Ptilotus drummondii, commonly known as narrowleaf mulla mulla is a species of flowering plant in the family Amaranthaceae and is endemic to Western Australia. It is a perennial herb with linear leaves and oval clusters of pink flowers that rapidly fade to yellowish-white.

==Description==
Ptilotus drummondii is a perennial herb that typically grows to a height of 0.5–80 cm and has several stems, sometimes more or less prostrate. Its leaves on the stem and at the base of the plant are linear, 8–35 mm long and 1–4 mm wide. The flowers are borne in oval or spherical clusters of densely arranged pink flowers that rapidly fade to yellowish-white. The bracts are mostly 4.6–5.5 mm long and the bracteoles 4–5 mm long at the base. The outer tepals are 8.0–9.6 mm long and the inner tepals are 7.6–9.1 mm long with a tuft of hairs on the inner surface. The style is 2.0–2.7 mm long. Flowering occurs from March to May and from July to December.

==Taxonomy==
This species was first described in 1849 by Alfred Moquin-Tandon who gave it the name Trichinium drummondii in de Candolle's Prodromus Systematis Naturalis Regni Vegetabilis. In 1868, Ferdinand von Mueller transferred the species to Ptilotus as P. drummondii in his Fragmenta Phytographiae Australiae.

Four varieties are accepted by the Australian Plant Census:
- Ptilotus drummondii (Moq.) F.Muell. var. drummondii
- Ptilotus drummondii var. elongatus Benl
- Ptilotus drummondii var. minor (Nees) Benl
- Ptilotus drummondii var. scaposus Benl

The specific epithet (drummondii) honours James Drummond.
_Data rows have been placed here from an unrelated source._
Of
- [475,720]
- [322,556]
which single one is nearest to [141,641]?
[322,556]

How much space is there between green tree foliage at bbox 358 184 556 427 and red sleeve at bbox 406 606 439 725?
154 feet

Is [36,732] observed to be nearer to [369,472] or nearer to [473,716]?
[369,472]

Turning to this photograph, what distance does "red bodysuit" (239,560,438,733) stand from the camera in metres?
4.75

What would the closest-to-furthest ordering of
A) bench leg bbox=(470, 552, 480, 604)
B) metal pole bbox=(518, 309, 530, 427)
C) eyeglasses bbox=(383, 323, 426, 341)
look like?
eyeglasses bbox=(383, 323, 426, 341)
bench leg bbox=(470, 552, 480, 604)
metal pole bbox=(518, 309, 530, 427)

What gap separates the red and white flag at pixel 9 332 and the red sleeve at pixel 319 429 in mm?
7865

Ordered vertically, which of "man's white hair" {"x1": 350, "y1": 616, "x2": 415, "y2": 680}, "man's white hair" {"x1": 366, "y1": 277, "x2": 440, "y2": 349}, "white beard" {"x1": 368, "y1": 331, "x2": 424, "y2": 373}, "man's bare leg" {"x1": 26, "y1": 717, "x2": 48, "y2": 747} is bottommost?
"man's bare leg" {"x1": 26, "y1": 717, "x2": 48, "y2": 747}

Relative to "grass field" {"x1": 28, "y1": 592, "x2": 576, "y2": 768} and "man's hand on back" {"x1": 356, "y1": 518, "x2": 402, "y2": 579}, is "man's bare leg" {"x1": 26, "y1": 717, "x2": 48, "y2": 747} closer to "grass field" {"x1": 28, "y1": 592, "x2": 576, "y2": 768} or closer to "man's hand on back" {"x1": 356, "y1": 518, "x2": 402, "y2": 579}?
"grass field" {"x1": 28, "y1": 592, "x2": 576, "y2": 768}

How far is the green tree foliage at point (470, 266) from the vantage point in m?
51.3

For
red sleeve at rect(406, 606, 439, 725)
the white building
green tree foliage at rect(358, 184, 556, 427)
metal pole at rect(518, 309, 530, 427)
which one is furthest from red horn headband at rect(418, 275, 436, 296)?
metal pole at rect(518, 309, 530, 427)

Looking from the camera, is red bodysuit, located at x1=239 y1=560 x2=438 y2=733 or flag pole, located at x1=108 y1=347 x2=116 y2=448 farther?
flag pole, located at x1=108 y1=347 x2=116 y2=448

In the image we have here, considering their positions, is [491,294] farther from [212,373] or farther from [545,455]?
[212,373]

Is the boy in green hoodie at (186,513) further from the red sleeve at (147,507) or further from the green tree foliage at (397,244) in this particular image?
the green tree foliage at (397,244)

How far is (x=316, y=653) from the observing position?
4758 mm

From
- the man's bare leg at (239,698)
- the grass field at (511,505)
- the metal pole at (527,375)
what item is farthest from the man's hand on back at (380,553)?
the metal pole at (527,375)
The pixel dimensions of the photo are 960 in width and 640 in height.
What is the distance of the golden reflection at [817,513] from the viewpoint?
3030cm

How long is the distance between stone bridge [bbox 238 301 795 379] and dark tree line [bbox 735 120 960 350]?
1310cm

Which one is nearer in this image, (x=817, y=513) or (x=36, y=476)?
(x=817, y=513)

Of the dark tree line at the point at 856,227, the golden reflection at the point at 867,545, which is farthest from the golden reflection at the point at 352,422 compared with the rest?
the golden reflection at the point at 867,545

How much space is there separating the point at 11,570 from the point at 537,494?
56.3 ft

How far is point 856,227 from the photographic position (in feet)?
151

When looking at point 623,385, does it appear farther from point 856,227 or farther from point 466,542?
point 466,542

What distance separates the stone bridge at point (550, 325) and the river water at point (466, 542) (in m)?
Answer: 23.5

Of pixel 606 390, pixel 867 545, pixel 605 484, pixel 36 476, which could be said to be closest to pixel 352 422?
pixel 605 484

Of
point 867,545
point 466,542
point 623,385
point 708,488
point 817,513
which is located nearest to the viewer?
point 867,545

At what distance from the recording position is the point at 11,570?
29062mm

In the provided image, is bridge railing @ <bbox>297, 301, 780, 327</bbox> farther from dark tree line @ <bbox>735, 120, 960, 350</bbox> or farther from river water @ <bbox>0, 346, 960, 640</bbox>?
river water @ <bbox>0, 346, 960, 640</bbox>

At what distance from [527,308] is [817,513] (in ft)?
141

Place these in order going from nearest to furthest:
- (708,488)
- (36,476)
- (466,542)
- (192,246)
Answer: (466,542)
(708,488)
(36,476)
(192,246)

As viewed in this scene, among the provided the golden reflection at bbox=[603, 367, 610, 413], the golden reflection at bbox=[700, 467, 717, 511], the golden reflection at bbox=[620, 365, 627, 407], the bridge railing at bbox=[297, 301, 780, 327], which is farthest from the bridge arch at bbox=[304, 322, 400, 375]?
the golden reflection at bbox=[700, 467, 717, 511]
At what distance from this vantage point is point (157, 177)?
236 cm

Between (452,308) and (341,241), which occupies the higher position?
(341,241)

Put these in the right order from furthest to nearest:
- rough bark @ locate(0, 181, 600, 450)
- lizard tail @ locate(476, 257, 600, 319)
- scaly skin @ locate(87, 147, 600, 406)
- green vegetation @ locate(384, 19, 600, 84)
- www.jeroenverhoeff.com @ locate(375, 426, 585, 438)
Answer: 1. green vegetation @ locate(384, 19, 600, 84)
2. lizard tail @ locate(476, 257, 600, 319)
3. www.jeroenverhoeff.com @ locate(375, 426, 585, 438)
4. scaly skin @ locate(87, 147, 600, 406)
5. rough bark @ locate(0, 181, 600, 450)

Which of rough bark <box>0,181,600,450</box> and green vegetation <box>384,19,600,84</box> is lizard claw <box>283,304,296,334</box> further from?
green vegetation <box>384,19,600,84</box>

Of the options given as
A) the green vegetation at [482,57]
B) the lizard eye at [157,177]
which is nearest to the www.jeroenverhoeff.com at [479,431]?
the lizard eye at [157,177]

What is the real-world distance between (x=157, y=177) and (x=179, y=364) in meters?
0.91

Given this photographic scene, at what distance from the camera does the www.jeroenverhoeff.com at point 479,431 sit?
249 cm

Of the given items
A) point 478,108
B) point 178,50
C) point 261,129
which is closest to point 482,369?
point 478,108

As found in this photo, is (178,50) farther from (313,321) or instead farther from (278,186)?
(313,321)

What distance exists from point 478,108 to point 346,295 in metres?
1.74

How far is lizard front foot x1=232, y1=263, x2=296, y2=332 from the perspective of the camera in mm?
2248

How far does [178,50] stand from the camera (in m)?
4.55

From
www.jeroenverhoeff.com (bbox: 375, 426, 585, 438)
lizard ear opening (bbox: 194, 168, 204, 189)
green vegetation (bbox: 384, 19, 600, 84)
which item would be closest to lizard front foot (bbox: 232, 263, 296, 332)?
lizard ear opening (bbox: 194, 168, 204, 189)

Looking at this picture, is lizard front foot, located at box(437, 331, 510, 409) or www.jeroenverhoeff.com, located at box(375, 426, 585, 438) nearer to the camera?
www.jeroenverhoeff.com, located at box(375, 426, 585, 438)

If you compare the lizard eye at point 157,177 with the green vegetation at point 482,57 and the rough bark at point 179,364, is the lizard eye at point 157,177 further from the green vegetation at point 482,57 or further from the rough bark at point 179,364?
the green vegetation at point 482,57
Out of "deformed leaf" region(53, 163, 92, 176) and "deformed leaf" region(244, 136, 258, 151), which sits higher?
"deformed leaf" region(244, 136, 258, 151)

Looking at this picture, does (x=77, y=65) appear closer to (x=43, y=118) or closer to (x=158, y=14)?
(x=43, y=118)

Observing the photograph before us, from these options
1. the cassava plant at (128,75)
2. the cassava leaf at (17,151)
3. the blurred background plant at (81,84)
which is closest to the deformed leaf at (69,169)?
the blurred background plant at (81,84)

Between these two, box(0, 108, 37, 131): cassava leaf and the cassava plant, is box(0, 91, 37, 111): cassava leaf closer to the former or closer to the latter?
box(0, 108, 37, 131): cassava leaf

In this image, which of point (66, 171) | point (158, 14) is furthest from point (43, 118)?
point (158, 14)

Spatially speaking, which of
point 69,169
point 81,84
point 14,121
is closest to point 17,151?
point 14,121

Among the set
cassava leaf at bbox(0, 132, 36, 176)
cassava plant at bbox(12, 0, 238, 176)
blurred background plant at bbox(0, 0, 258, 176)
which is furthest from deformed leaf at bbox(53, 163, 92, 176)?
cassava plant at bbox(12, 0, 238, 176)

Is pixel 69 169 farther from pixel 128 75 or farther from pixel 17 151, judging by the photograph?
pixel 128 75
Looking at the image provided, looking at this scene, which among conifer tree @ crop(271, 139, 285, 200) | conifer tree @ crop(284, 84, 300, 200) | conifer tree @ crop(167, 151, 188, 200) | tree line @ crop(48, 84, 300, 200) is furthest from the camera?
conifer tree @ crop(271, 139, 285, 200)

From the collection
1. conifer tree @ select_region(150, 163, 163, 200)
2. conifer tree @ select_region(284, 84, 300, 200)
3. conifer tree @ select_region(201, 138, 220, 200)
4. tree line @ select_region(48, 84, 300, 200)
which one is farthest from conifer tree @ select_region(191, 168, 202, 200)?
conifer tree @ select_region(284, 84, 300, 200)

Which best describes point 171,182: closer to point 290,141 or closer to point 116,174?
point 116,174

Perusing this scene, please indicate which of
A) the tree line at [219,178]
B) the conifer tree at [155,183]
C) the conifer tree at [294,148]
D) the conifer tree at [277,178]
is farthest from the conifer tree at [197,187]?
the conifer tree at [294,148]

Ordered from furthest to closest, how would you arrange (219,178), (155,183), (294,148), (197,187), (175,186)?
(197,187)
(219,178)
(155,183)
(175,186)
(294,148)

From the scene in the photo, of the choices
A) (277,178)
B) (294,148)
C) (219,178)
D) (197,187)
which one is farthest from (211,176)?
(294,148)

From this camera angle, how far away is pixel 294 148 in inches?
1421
==Distribution and habitat==
Ptilotus drummondii grows in a range of soils on low ridges, undulating plains and near rivers and is widely distributed in the Avon Wheatbelt, Carnarvon, Central Ranges, Coolgardie, Esperance Plains, Gascoyne, Geraldton Sandplains, Gibson Desert, Great Sandy Desert, Great Victoria Desert, Jarrah Forest, Little Sandy Desert, Mallee, Murchison, Nullarbor, Pilbara, Swan Coastal Plain, Warren and Yalgoo bioregions of Western Australia.

==Conservation status==
Ptilotus drummondii is listed as "not threatened" by the Government of Western Australia Department of Biodiversity, Conservation and Attractions.